• What is needed
Exactly and only the lines from the one containing "Referencing this photo, how" through the close of the entries below are to be set down.

• Input records
--------------------

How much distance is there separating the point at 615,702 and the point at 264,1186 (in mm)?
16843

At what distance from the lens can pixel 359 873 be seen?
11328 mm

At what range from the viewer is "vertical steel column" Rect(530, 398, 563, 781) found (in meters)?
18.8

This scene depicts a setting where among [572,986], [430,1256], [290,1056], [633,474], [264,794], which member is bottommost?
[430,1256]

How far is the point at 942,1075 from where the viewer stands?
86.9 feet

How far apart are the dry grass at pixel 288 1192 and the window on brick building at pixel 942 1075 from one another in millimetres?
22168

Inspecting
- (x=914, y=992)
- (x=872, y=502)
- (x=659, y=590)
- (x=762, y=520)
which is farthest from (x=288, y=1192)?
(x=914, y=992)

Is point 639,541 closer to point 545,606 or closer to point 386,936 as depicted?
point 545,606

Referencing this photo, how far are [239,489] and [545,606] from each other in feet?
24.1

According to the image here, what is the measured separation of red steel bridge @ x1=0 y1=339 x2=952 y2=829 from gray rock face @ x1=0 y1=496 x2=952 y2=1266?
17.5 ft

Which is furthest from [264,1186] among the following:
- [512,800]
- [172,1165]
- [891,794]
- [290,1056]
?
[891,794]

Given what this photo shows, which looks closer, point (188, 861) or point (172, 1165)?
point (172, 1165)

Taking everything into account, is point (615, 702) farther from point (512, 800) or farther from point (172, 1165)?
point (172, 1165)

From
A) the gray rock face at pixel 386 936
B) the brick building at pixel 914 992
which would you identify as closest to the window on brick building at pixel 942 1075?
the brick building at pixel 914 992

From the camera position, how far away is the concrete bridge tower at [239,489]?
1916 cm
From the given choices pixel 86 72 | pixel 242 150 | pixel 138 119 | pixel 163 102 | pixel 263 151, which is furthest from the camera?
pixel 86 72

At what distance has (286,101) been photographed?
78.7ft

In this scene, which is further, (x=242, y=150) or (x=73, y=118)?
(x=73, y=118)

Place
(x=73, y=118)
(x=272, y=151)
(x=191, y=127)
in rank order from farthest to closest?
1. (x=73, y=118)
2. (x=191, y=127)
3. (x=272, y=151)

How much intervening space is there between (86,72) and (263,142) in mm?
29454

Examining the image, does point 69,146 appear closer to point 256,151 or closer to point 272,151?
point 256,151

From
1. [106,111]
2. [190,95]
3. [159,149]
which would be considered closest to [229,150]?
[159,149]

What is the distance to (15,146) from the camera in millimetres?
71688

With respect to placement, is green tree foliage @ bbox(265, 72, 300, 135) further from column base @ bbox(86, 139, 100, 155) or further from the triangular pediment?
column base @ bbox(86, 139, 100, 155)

--------------------

• Problem solution
Referencing this photo, how far are [239,489] and [545,606] from each other in feet?
24.1

According to the image here, what is the measured separation of red steel bridge @ x1=0 y1=339 x2=952 y2=829 from gray rock face @ x1=0 y1=496 x2=952 y2=1266?
17.5 ft

Which is furthest from [264,1186] among the following:
- [512,800]
- [172,1165]
- [891,794]
- [290,1056]
?
[891,794]

Given what this photo shows, which looks closer, point (188, 861) or point (172, 1165)?
point (172, 1165)

Taking everything into account, is point (615, 702) farther from point (512, 800) or farther from point (172, 1165)?
point (172, 1165)

From
A) the gray rock face at pixel 386 936
B) the brick building at pixel 914 992
which would you identify as closest to the window on brick building at pixel 942 1075?
the brick building at pixel 914 992

From the camera position, how far away is the concrete bridge tower at [239,489]?
1916 cm
From the given choices pixel 86 72 | pixel 242 150 | pixel 138 119 | pixel 163 102 | pixel 263 151, which is furthest from the camera?
pixel 86 72

At what distance has (286,101) been photographed?
78.7ft

In this scene, which is further, (x=242, y=150) or (x=73, y=118)?
(x=73, y=118)

Place
(x=73, y=118)
(x=272, y=151)
(x=191, y=127)
in rank order from farthest to closest?
1. (x=73, y=118)
2. (x=191, y=127)
3. (x=272, y=151)

How much intervening space is there between (86,72) and (263,142) in mm?
29454

Examining the image, does point 69,146 appear closer to point 256,151 or closer to point 272,151?
point 256,151

From
1. [106,111]
2. [190,95]
3. [159,149]
which would be considered closest to [229,150]?
[159,149]

What is the distance to (15,146) from the camera in millimetres?
71688

With respect to placement, is green tree foliage @ bbox(265, 72, 300, 135) further from column base @ bbox(86, 139, 100, 155) or further from the triangular pediment?
column base @ bbox(86, 139, 100, 155)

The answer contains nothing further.